A Siliqua c’è una parte di territorio, ad ovest dell’abitato, oltre la sponda destra del Rio Cixerri, dove da tempo immemorabile, i suoi abitanti hanno impiantato le loro vigne. Qui regnava incontrastata la macchia mediterranea, e tuttora tra le vigne, ci sono, intatti, piccoli lembi di quella macchia. Sono piccoli ritagli di natura, oasi naturali, dove l’uomo non ha messo mano, qui a Siliqua, si chiamano “Bagantinus”

Spesso accompagno mio marito in vigna, e mentre lui lavora tra i filari, mi allontano per fare delle foto di fiori ed erbe. Questi “boschetti” hanno sempre attirato la mia attenzione. Oggi, se ne trovo uno sul mio percorso, vi penetro silenziosa e quasi in punta di piedi, ma, anni addietro, non riuscivo a fare che pochi passi, e se ero da sola, li evitavo. Mi incuriosivano, ma, più che curiosità, era rispetto, e quasi timore di violarli. Sento presente al loro interno, una forza antica e immutata, e lontani ricordi di folletti e fate, riemergono dalla memoria della mia infanzia, col medesimo sentimento di fascino e paura. Se poi avverto un prolungato fruscio fra il folto della vegetazione, un brivido mi percorre la schiena, e trattengo il respiro.

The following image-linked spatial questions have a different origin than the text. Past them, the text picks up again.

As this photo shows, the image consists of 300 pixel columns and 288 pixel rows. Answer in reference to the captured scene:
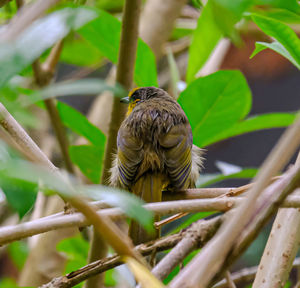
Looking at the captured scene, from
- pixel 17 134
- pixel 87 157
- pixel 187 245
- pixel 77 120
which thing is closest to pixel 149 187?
pixel 87 157

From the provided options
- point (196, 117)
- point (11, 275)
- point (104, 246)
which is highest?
point (11, 275)

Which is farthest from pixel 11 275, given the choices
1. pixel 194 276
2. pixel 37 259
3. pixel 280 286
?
pixel 194 276

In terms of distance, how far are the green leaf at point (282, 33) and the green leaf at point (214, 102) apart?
453 millimetres

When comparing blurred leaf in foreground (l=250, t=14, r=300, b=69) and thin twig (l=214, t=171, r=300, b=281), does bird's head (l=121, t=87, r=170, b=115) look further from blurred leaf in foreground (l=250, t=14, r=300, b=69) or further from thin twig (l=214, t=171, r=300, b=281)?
thin twig (l=214, t=171, r=300, b=281)

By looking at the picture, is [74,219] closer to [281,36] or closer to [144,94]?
[281,36]

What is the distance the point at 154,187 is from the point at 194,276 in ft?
4.22

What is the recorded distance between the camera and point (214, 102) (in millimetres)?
2107

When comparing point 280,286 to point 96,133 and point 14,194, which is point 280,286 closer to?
point 14,194

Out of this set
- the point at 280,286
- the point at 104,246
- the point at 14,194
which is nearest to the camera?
the point at 14,194

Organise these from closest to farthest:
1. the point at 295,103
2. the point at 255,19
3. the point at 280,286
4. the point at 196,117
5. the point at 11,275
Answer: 1. the point at 280,286
2. the point at 255,19
3. the point at 196,117
4. the point at 11,275
5. the point at 295,103

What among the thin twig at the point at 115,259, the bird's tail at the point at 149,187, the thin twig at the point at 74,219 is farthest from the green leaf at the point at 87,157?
the thin twig at the point at 74,219

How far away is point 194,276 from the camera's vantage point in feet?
2.37

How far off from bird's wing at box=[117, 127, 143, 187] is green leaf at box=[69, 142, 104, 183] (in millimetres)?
99

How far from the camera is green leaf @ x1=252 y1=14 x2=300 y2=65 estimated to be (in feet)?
5.01
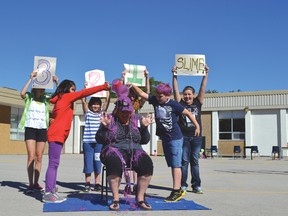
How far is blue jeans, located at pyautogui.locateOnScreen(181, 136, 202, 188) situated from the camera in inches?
304

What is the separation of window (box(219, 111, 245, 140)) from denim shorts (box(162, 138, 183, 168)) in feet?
89.0

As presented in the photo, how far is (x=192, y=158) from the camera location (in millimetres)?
7879

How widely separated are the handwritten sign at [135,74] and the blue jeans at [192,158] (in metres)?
1.43

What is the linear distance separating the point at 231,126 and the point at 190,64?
2626 cm

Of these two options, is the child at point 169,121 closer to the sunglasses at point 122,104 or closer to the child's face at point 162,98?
the child's face at point 162,98

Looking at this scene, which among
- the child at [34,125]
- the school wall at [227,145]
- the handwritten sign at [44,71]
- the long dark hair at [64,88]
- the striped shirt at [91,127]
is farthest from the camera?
the school wall at [227,145]

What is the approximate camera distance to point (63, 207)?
18.7 feet

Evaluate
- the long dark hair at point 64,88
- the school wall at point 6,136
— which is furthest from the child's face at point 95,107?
the school wall at point 6,136

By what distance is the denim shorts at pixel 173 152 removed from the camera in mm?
6656

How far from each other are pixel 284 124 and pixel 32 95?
88.7 ft

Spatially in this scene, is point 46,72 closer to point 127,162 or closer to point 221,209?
point 127,162

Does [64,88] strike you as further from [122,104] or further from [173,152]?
[173,152]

Si notano da lontano, macchie scure e impenetrabili, fatte di Lecci (Quercus ilex), Ibixi e Sughere (Quercus suber), Suerxiu; Biancospino (Crataegus monogyna), Coraviu e Pero selvatico (Pyrus amygdaliformis), Pirastu; Lentisco (Pistacia lentiscus), Modditzi e Alaterno (Rhamnus alaternus) Tasuru; Filliree (Phyllirea latifoglia e angustifolia), Arrideli, Arrideli femmina.
Il sole non vi ha accesso, se non per pochi spazi, spogli di alberi. Avvicinandosi, si vedono, intrecciati, quasi intessuti alla base degli alberi e su di essi, Asparago (Asparagus acutifolius), Sparau, Robbia (Rubia peregrina), Appodda-appodda; Tamaro (Tamus communis), ?; Salsapariglia (Smylax aspera), Tintioni e Caprifoglio (Lonycera implexa), Guarangiu; e Rovi (Rubus ulmifolius), Arrù, avvinghiati tenacemente ad essi, tanto da fare un tutt’uno. Tra queste architetture naturali, nei punti dove gli alberi sono radi, Lavanda (Lavandula stoechas), Abueu; Mirto (Myrtus communis), Mutta; Malvone maggiore (Lavatera olbia), Liugagniu; Artemisia (Artemisia arborescens), Senzu; Cisto (Cistus monspeliensis e salvifolius), Mudegu; pulvini di Ginestra (Genista morisii), ? Pratoline ( Bellis perennis), Margheritedda; Valeriana (Valeriana dioica), ? Agli selvatici (Allium triquetrum, Allium subhirsutum, Allium roseum), Lampagioni o Cipollaccio (Leopoldia comosa), All’e carroga (nome comune a tutti gli agli); Anemoni (Anemone hortensis), ? Gladioli (Gladiolus communis), ?; Ranuncoli (Ranunculus bulbosus, Ranunculus millefoliatus, Ranunculus ficaria), Erb’e arranas; Graminacee (Briza media, Lagurus ovatus, (Campaneddas e Baffus de gattu)e cento altre) papaveri leguminose e composite (Crepis vesicaria, (detta impropriamente Cicoria), Picris echioides, Reichardia picroides, Urospermum dalechampii, (Sotciri, Lisporra e Cicoria burda), e molte ancora).
Questa vegetazione, soprattutto in primavera, ma anche nelle altre stagioni, rallegra con la sua vivace fioritura, il verde cupo della macchia, ora è il Biancospino a dare spettacolo, coi suoi bellissimi fiori che ricoprono interamente l’albero, ora è il giallo oro della Genista morisii, ora è il Caprifoglio o l’Artemisia, il Pero selvatico, ma certamente la fioritura più vistosa è quella bianchissima del Mirto. La minima brezza trasporta l’odore di queste essenze, inondando l’aria dei loro profumi. Alcuni alberi ed arbusti sono belli da vedere anche dopo la fioritura, il Biancospino coi suoi frutti rossi, il mirto col blu dei suoi galbuli, i grappoli rossi della Salsapariglia e del Tamaro.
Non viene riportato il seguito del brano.